Skip to content

Clarify and document tuning parameters #138

@mihow

Description

@mihow

Summary

The ami worker process OOMs when processing jobs that contain large source images. On a test worker with 70 GB system RAM and a 24 GB VRAM GPU slice, processing a job of ~914 source images at ~24 MB per JPEG, the worker consumed ~68 GB of RAM in roughly 40 seconds before being OOM-killed by the init system. Based on reading the ingest code and a single successful workaround deployment, we think this is primarily a config/defaults/documentation problem rather than a new leak or a code bug, but more investigation and controlled testing is needed before committing to any particular fix. This issue is mainly to (a) document what we saw, (b) enumerate the tuning knobs the worker already honors, (c) make the currently-hardcoded DataLoader knobs configurable, and (d) open a discussion about auto-tuning strategies.

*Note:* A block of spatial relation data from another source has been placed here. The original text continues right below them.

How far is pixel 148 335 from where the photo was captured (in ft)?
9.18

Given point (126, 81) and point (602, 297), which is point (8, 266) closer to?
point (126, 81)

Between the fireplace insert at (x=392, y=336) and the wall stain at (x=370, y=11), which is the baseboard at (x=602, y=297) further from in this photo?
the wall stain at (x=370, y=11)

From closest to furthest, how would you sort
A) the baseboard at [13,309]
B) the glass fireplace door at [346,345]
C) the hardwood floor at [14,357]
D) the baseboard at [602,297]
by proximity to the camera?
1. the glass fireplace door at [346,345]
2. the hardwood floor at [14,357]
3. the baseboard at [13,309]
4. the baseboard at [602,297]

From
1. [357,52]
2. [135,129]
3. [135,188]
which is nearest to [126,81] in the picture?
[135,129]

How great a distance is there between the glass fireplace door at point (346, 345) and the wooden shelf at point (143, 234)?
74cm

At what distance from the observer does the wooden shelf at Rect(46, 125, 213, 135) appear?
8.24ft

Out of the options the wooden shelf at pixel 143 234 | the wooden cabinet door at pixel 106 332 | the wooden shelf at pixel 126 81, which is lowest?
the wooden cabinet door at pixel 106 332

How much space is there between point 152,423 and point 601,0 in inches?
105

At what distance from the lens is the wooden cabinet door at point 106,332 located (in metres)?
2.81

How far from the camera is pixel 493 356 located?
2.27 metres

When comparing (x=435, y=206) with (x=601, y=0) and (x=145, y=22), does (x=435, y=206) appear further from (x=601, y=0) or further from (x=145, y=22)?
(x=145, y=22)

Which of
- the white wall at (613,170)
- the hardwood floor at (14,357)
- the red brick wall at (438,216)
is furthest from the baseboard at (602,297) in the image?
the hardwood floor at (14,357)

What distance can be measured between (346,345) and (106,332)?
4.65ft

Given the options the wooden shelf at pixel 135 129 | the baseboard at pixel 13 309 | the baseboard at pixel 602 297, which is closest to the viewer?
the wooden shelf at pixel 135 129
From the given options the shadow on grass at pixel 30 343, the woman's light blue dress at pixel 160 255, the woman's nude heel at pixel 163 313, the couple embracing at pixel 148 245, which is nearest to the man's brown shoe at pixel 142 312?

What we originally thought

Our first theory was the same class of problem as #118 — a memory leak in the worker loop. #118 was a real leak that was fixed and deployed earlier. The behavior we saw here (OOM kills, DataLoader workers growing to 20+ GB RSS, cascading NATS max_deliver failures) looked identical to #118, which sent us down the wrong path for a while.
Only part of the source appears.